WHAT THE TASK ASKS – Rewrite the text of the records below as a JSON list of strings, one string per line, leaving out blank lines and the pictures.

EXERCISE INPUTS –
——

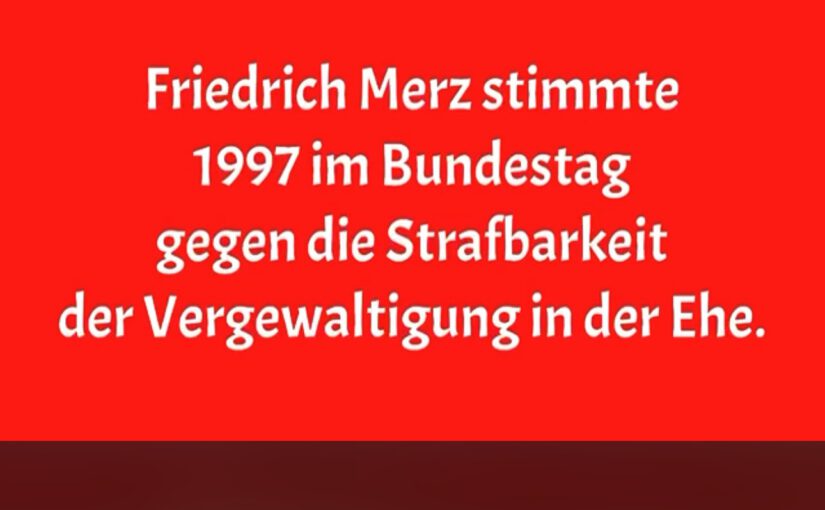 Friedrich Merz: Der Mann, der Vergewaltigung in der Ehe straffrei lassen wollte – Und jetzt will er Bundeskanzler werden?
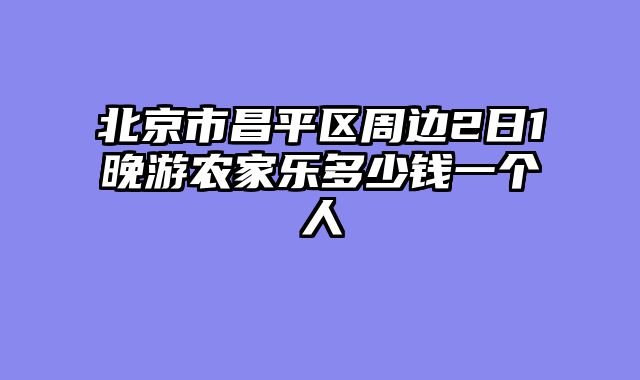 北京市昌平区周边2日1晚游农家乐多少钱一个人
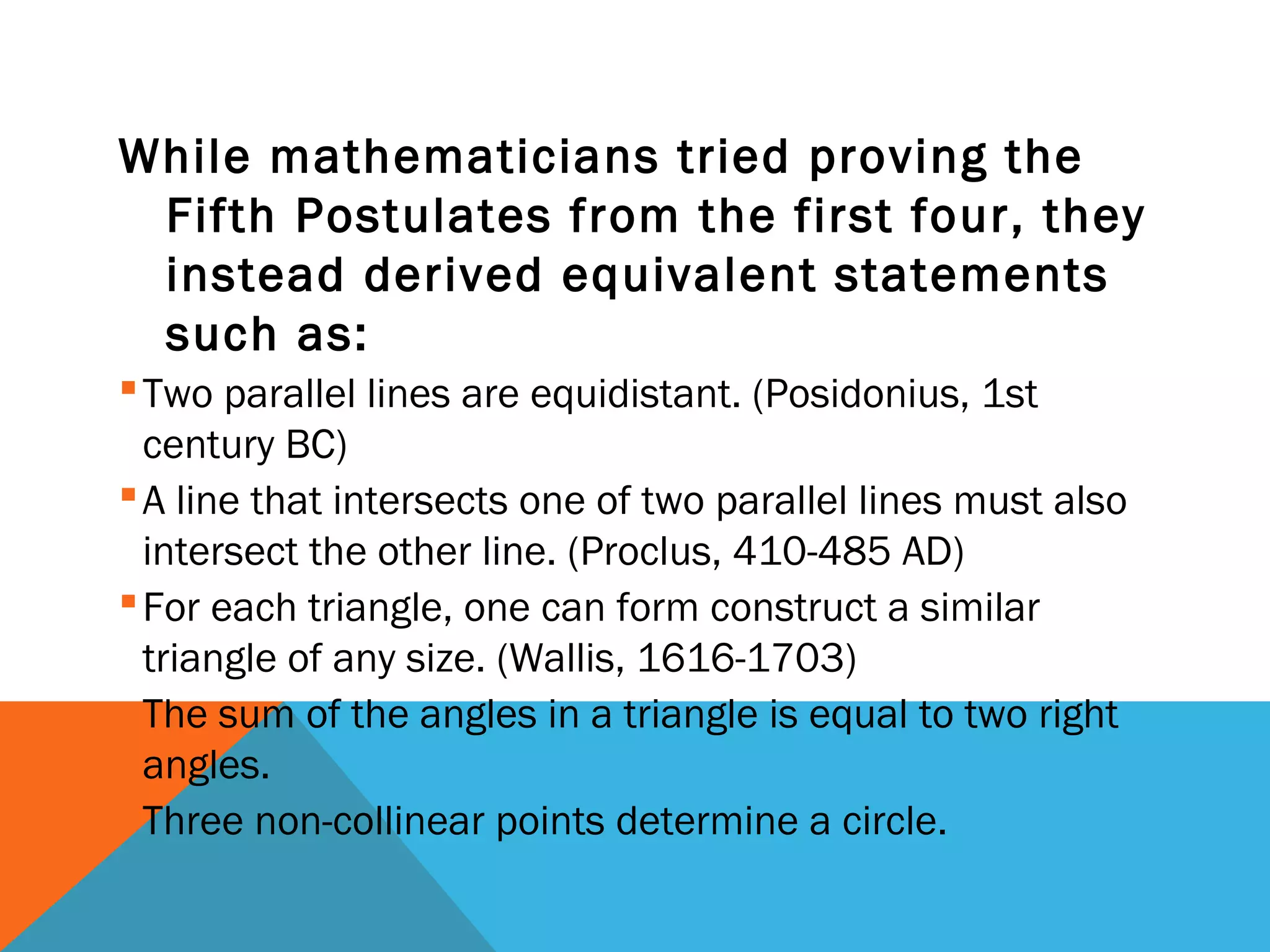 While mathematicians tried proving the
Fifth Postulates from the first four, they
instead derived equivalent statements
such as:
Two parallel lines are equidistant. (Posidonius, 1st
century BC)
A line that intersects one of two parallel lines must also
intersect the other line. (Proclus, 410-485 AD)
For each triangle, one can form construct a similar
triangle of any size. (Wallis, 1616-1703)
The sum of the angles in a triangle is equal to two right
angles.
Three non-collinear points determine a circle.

——

TASK RESULT –
[
  " Friedrich Merz: Der Mann, der Vergewaltigung in der Ehe straffrei lassen wollte – Und jetzt will er Bundeskanzler werden?",
  " 北京市昌平区周边2日1晚游农家乐多少钱一个人",
  " While mathematicians tried proving the",
  "Fifth Postulates from the first four, they",
  "instead derived equivalent statements",
  "such as:",
  "Two parallel lines are equidistant. (Posidonius, 1st",
  "century BC)",
  "A line that intersects one of two parallel lines must also",
  "intersect the other line. (Proclus, 410-485 AD)",
  "For each triangle, one can form construct a similar",
  "triangle of any size. (Wallis, 1616-1703)",
  "The sum of the angles in a triangle is equal to two right",
  "angles.",
  "Three non-collinear points determine a circle."
]